■ WHAT IS EXPECTED ■
Below are the records. Gather each line that holds "burst".

Collected data:
___

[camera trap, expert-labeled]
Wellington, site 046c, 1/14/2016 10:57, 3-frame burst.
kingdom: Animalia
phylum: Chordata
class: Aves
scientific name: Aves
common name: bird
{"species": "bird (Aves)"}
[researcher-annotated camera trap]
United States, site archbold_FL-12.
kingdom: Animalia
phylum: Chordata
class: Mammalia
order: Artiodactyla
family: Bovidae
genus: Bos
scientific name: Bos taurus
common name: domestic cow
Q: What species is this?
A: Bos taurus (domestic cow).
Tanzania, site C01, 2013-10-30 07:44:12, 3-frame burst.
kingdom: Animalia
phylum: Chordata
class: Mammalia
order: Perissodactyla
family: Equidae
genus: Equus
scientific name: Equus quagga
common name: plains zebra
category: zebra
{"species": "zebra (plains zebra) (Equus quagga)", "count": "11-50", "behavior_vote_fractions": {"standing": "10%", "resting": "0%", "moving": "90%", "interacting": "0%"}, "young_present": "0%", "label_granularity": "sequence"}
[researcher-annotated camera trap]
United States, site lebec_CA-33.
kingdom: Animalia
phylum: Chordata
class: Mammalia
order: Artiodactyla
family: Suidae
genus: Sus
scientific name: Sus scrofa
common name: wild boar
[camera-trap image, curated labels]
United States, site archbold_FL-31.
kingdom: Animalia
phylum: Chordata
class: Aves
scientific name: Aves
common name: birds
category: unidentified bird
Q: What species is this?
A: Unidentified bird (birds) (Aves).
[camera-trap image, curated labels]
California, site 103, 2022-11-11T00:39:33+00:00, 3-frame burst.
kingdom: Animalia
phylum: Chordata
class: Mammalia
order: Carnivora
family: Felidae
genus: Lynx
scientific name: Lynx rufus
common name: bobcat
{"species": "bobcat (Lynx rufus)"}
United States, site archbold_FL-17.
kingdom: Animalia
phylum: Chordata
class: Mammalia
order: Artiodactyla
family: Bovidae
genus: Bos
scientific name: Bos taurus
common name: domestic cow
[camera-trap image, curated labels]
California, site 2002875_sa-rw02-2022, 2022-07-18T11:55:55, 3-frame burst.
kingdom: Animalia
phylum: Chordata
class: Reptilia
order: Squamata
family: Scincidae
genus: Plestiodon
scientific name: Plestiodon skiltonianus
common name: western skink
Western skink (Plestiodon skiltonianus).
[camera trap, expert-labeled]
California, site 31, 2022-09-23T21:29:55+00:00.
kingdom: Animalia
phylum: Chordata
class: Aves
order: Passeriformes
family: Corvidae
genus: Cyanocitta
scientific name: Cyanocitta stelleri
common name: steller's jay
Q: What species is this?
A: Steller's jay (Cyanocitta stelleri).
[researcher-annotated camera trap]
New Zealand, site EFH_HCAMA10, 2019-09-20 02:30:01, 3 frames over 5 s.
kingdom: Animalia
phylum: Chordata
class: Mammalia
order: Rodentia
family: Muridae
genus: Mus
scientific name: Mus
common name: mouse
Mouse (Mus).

___

■ EXPECTED ANSWER ■
Wellington, site 046c, 1/14/2016 10:57, 3-frame burst.
Tanzania, site C01, 2013-10-30 07:44:12, 3-frame burst.
California, site 103, 2022-11-11T00:39:33+00:00, 3-frame burst.
California, site 2002875_sa-rw02-2022, 2022-07-18T11:55:55, 3-frame burst.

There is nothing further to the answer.